Neben ihrer Rapkarriere arbeitet Lady Bitch Ray an ihrer Promotion. Diese muss sie unterbrechen, als sie 2008 in der Bremer Universitätsbibliothek einen Zusammenbruch erleidet. Şahin geht offen mit ihrer Depression um. Die Krankheit kann sie nicht daran hindern, 2012 über „Die Bedeutung des muslimischen Kopftuchs in Deutschland“ zu promovieren. Nun darf sie sich offiziell Dr. Bitch Ray nennen.Um ihre Rapkarriere ist es ruhig geworden. Zwar erschienen 2018 nochmal zwei Songs der Bremerin, „Bitchanel“ und „Cleopatra“ sowie im Februar 2020 ihr erstes Feature mit einem männlichen Rapper, dem ebenfalls aus Bremen stammenden Tightill. Dafür arbeitet Dr. Reyhan Şahin an ihrer Autorinnenkarriere. Ihr Buch „Yalla, Feminismus“ erschien 2019 und wurde überwiegend positiv rezensiert. Lady Bitch Ray aka Dr. Reyhan Şahin hat der deutschen Rapszene mehr gegeben als nur ein paar Songs, denn sie positionierte sich als eine der ersten Rapperinnen gegen den, in den frühen 2000ern omnipräsenten, Sexismus der deutschen Rapszene.
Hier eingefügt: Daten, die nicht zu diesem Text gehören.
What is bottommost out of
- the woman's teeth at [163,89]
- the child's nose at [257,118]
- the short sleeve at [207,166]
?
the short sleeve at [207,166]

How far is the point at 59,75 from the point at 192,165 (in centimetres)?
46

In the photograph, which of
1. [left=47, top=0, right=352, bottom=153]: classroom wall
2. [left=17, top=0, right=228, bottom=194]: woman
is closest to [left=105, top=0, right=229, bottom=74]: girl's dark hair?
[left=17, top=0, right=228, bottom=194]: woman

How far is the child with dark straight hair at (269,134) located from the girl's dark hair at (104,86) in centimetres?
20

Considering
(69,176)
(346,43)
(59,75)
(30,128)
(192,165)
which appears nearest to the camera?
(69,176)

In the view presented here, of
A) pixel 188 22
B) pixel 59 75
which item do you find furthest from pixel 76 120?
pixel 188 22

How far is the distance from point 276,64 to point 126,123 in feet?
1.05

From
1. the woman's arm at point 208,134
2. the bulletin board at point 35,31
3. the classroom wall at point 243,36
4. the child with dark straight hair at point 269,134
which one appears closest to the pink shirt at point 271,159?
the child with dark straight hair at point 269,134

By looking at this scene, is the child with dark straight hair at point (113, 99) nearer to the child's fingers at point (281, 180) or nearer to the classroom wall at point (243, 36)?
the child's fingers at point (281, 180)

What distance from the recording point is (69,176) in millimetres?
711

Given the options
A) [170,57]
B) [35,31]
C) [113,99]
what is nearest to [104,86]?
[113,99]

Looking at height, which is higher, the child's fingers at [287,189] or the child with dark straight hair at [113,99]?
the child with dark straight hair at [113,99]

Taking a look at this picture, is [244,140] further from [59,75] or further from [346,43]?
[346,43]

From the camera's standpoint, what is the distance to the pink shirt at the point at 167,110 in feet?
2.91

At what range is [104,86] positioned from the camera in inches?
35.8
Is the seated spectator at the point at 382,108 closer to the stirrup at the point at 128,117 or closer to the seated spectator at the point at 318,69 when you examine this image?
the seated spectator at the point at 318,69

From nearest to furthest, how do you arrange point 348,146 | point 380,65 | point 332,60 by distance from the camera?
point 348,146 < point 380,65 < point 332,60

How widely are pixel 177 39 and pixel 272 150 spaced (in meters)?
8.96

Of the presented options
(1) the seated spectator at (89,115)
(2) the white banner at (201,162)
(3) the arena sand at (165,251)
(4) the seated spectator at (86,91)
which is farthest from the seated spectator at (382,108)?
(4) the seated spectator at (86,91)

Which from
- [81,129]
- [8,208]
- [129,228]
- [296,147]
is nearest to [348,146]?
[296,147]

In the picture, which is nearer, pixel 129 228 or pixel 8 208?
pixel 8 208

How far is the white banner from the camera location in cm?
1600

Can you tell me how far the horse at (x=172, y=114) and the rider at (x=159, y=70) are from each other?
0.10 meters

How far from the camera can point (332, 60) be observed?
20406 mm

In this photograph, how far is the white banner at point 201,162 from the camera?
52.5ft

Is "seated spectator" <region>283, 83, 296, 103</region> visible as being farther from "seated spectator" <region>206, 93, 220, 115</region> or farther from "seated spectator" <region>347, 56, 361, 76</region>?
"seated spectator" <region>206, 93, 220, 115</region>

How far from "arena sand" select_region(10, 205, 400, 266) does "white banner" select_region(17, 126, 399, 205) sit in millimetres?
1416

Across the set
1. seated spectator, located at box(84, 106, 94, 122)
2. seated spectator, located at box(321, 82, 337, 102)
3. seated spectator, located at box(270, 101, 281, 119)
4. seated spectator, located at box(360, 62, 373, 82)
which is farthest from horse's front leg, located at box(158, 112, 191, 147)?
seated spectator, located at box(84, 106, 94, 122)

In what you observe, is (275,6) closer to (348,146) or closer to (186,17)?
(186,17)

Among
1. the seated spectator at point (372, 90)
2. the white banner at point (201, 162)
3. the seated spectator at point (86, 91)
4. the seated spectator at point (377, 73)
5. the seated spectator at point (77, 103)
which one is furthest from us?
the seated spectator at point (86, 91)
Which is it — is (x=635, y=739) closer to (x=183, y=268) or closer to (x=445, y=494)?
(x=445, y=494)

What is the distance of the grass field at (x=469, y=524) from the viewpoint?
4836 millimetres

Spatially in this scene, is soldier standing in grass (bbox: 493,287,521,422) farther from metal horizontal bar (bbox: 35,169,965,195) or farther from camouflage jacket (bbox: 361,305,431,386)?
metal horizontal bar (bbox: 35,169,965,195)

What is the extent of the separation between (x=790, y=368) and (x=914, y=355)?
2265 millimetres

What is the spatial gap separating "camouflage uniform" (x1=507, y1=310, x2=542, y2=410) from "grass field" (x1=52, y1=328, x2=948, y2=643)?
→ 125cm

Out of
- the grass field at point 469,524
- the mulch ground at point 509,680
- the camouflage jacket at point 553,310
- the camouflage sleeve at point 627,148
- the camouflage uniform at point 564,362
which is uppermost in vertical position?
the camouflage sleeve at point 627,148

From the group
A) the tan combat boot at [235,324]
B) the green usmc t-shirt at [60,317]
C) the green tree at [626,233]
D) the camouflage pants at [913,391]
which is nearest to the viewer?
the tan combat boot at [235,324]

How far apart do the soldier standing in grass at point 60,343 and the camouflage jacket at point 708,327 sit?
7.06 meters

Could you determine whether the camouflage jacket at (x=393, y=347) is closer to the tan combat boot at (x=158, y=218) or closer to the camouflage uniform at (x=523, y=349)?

Mittlerweile ist sie eine wichtige Stimme gegen Rassismen und Sexismen, die sie vor allem auf ihrem Twitterkanal aufdeckt und auf ihre unverwechselbare Art zerstört („Ich schwöre, wallahi ich wusste das, dass die Senkung der #Tamponsteuer durch die Anhebung der Preise im neuen Jahr im Endeffekt nichts gebracht haben wird. Diesen Konzernchefs, die sowas bestimmen, würde ich am liebsten einen Eimer voll Menstruation über die Birne kippen.“). Auch wenn ihre Musik umstritten sein mag, so ist ihre Relevanz für die deutsche Rapszene unbestreitbar. Hoffentlich wird sie uns noch einige Jahre mit ihren Talkshowauftritten beglücken.